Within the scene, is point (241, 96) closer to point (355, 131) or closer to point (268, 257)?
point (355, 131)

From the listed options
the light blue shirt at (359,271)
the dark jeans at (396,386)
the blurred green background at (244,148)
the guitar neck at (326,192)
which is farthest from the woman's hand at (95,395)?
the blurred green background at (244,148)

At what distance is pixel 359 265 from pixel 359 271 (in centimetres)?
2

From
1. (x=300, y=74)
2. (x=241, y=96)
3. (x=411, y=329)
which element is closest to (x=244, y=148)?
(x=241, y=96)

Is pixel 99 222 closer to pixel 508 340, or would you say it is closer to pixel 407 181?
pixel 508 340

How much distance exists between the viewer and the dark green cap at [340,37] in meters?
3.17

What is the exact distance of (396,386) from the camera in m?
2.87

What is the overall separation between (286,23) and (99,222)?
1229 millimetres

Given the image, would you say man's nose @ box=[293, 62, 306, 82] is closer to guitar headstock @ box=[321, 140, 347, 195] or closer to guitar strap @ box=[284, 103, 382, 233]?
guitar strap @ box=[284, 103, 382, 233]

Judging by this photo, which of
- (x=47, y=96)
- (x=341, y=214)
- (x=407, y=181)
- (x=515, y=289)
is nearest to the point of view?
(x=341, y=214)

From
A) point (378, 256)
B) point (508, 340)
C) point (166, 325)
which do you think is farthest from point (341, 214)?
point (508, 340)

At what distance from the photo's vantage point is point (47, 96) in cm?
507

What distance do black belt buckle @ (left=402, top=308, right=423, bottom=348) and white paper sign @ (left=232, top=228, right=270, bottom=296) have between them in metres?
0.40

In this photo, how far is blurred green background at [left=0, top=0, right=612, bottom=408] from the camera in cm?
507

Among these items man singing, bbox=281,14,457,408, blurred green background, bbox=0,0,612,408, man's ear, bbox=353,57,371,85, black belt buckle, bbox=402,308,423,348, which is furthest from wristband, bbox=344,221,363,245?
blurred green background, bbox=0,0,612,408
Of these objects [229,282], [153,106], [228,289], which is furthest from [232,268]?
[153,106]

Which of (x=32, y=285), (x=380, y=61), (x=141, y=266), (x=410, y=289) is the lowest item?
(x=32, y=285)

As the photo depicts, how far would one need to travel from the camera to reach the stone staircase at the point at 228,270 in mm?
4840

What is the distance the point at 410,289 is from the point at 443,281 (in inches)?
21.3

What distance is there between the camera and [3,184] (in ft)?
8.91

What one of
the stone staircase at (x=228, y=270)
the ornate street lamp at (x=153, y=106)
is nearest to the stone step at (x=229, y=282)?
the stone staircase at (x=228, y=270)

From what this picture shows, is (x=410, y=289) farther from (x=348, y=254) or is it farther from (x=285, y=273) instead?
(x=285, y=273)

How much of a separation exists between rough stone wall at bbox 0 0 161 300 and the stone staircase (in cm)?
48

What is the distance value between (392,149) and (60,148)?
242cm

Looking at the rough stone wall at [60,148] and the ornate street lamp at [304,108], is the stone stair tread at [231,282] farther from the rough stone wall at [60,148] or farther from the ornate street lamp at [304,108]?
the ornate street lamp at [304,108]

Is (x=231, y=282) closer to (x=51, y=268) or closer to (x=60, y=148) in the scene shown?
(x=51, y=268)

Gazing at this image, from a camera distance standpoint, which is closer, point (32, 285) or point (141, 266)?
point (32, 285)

* **What the exercise asks**: Give the data again, with "rough stone wall" renamed to "weathered stone wall" throughout and everything else unchanged.

* **Output**:
Within the scene, is point (241, 96) closer to point (355, 131) or closer to point (268, 257)?
point (355, 131)

From the listed options
the light blue shirt at (359,271)
the dark jeans at (396,386)
the blurred green background at (244,148)
the guitar neck at (326,192)
which is farthest from the woman's hand at (95,395)?
the blurred green background at (244,148)

At what distance is pixel 359 265 from pixel 359 271 (in centimetres)?
2

From
1. (x=300, y=74)
2. (x=241, y=96)
3. (x=411, y=329)
which element is closest to (x=244, y=148)?
(x=241, y=96)

Is pixel 99 222 closer to pixel 508 340, or would you say it is closer to pixel 407 181?
pixel 508 340

How much distance exists between the viewer and the dark green cap at [340,37] in meters?
3.17

What is the exact distance of (396,386) from the camera in m?
2.87

What is the overall separation between (286,23) and (99,222)?
1229 millimetres

Given the image, would you say man's nose @ box=[293, 62, 306, 82] is closer to guitar headstock @ box=[321, 140, 347, 195] or closer to guitar strap @ box=[284, 103, 382, 233]?
guitar strap @ box=[284, 103, 382, 233]

Judging by this photo, which of
- (x=47, y=96)
- (x=341, y=214)
- (x=407, y=181)
- (x=515, y=289)
is nearest to the point of view?
(x=341, y=214)

From
A) point (378, 256)
B) point (508, 340)
C) point (166, 325)
which do you think is farthest from point (341, 214)?
point (508, 340)

At what distance from the photo's vantage point is point (47, 96) in cm?
507

What distance do black belt buckle @ (left=402, top=308, right=423, bottom=348) and white paper sign @ (left=232, top=228, right=270, bottom=296) have between them in metres?
0.40

In this photo, how far is blurred green background at [left=0, top=0, right=612, bottom=408] from the camera in cm?
507

Among these items man singing, bbox=281,14,457,408, blurred green background, bbox=0,0,612,408, man's ear, bbox=353,57,371,85, black belt buckle, bbox=402,308,423,348, which is furthest from wristband, bbox=344,221,363,245?
blurred green background, bbox=0,0,612,408
Of these objects [229,282], [153,106], [228,289], which is furthest from [232,268]?
[153,106]

Which of (x=32, y=285), (x=380, y=61), (x=141, y=266), (x=410, y=289) is the lowest item?
(x=32, y=285)

As the photo depicts, how far would one need to travel from the camera to reach the stone staircase at the point at 228,270 in mm?
4840

What is the distance the point at 410,289 is from the point at 443,281 (in inches)?
21.3

What distance is there between the camera and [3,184] (in ft)?
8.91

What one of
the stone staircase at (x=228, y=270)
the ornate street lamp at (x=153, y=106)
is nearest to the stone step at (x=229, y=282)?
the stone staircase at (x=228, y=270)

From what this picture shows, is (x=410, y=289) farther from (x=348, y=254) or is it farther from (x=285, y=273) instead?
(x=285, y=273)

How much of a separation exists between weathered stone wall at bbox 0 0 161 300 and the stone staircase (in cm)?
48

What is the distance value between (392,149) and (60,148)?
242cm

Looking at the weathered stone wall at [60,148] and the ornate street lamp at [304,108], is the stone stair tread at [231,282] farther from the weathered stone wall at [60,148] or farther from the ornate street lamp at [304,108]?
the ornate street lamp at [304,108]

Is (x=231, y=282) closer to (x=51, y=268) or closer to (x=60, y=148) in the scene shown?
(x=51, y=268)

Gazing at this image, from a camera distance standpoint, which is closer, point (32, 285) or point (141, 266)?
point (32, 285)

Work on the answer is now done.